IMD 2010 World Competitiveness Yearbook rankings
Singapore, Hong Kong and the USA come out on top!
May 19, 2010
For the first time in decades, Singapore (1) and Hong Kong (2) have topped the USA (3) in IMD’s World Competitiveness Yearbook rankings. They are so close, however, that it would be better to define them as the leading “trio”. In the first 10 places: Australia (5), Taiwan (8) and Malaysia (10) also benefit from strong demand in Asia. Switzerland (4) maintains an excellent position characterized by strong economic fundamentals (very low deficit, debt, inflation and unemployment) and a well-defended position on export markets. Sweden (6) and Norway (9) shine for the Nordic model, although Denmark (13) surprisingly loses ground, in particular due to the pessimistic mood expressed in the survey.

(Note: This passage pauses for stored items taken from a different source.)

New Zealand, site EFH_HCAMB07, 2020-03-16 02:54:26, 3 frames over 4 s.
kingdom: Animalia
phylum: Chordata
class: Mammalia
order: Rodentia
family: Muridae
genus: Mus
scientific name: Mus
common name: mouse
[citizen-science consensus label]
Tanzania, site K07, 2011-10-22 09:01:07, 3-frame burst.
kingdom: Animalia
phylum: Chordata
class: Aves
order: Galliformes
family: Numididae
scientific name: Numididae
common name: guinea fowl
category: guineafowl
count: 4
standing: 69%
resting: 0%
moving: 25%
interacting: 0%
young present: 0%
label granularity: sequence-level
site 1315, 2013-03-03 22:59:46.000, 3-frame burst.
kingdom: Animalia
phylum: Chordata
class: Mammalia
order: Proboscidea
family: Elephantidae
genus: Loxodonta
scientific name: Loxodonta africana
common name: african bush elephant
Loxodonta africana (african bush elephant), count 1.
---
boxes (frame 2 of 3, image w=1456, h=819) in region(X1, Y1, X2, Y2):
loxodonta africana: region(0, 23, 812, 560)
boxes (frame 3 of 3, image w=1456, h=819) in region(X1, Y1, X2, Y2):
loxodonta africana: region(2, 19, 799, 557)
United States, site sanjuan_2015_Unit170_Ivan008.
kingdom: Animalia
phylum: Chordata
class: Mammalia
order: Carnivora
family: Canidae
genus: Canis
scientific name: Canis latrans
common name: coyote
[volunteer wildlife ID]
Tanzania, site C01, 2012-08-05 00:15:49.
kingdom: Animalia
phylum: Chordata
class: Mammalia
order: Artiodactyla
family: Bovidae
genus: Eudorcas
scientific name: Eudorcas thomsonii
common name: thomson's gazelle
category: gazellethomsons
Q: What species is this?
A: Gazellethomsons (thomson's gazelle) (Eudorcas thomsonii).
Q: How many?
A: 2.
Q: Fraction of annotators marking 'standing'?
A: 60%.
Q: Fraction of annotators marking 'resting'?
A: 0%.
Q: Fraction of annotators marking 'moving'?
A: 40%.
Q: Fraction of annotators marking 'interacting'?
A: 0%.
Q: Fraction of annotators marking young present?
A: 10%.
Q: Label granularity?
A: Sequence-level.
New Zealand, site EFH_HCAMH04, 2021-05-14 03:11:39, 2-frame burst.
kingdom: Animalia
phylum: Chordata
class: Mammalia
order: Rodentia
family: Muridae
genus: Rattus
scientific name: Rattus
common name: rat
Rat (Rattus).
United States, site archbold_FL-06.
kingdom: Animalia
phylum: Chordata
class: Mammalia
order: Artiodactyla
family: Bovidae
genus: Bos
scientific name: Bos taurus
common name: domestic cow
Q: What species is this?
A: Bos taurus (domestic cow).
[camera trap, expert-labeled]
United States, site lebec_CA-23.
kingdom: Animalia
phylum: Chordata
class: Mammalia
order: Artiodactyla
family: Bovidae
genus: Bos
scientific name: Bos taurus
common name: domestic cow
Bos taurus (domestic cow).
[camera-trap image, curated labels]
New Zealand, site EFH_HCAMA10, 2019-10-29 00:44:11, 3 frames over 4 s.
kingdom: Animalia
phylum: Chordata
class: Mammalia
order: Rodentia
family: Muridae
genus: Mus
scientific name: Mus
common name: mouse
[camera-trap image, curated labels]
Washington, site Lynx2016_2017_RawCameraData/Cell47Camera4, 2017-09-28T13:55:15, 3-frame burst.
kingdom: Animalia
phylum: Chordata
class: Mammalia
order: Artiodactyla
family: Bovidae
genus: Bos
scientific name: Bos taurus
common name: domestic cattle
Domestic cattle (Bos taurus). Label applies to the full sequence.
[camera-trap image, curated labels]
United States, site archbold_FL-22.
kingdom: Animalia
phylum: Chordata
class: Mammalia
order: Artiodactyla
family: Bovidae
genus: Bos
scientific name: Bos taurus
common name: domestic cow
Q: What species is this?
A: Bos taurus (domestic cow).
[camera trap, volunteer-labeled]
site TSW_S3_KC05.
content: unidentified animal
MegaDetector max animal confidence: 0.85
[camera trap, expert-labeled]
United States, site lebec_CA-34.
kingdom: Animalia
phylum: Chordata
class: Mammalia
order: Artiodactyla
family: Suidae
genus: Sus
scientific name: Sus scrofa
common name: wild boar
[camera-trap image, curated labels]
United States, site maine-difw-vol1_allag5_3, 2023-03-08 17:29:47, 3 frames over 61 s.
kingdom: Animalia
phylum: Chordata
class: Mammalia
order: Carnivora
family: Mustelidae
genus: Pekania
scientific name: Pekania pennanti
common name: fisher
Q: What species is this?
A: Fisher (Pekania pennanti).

Not surprisingly Germany (16) leads the larger “traditional” economies such as the UK (22), France (24), Japan (27) and Italy (40). Despite a significant budget deficit and growing debt, Germany’s performance is driven by strong trade (second largest exporter of manufactured goods), excellent infrastructure, and a sound financial reputation. It was also to be expected that China (18) would lead the other BRIC nations, followed by India (31), Brazil (38) and Russia (51). And of course the credit-worthiness storm that affects Southern Europe acts as a drag on the performance of Spain (36), Portugal (37) and Greece (46).
NEW! THE DEBT STRESS TEST
(When will nations revert to a “bearable” public-debt level of 60% of their respective GDP?)
The largest “old” industrialized nations – from Japan to the UK – will all suffer a debt curse, in the worst case lasting until 2084. Nowadays, budget deficits are soaring and it is estimated that the average debt of the G20 nations, for example, will climb from 76% of their combined GDP in 2007 to 106% in 2010. Although the “great recession” is over, the consequences of the crisis will continue to be felt for quite some time.
The quality of debt depends both on the collateral and the capacity to repay. In short, countries such as Greece, Portugal and Spain have a credibility problem today not only because they have a debt crisis, but also because they lack the means to adequately repay (growth rate, current account balance, investments abroad, etc). Other “sinners” (mostly the large industrial nations) have less of a credibility problem: in their case debt is a cost that will limit their competitiveness and the purchasing power of their people.
“The Debt Stress Test provides an early simplified indicator of the magnitude of the public debt issue for each nation,” states IMD Professor Stéphane Garelli, Director of the IMD World Competitiveness Center. “What matters is not only the absolute size of public debt but also the length of time required to absorb it. In the end, debt-stricken nations may suffer severe losses in competitiveness and standards of living.”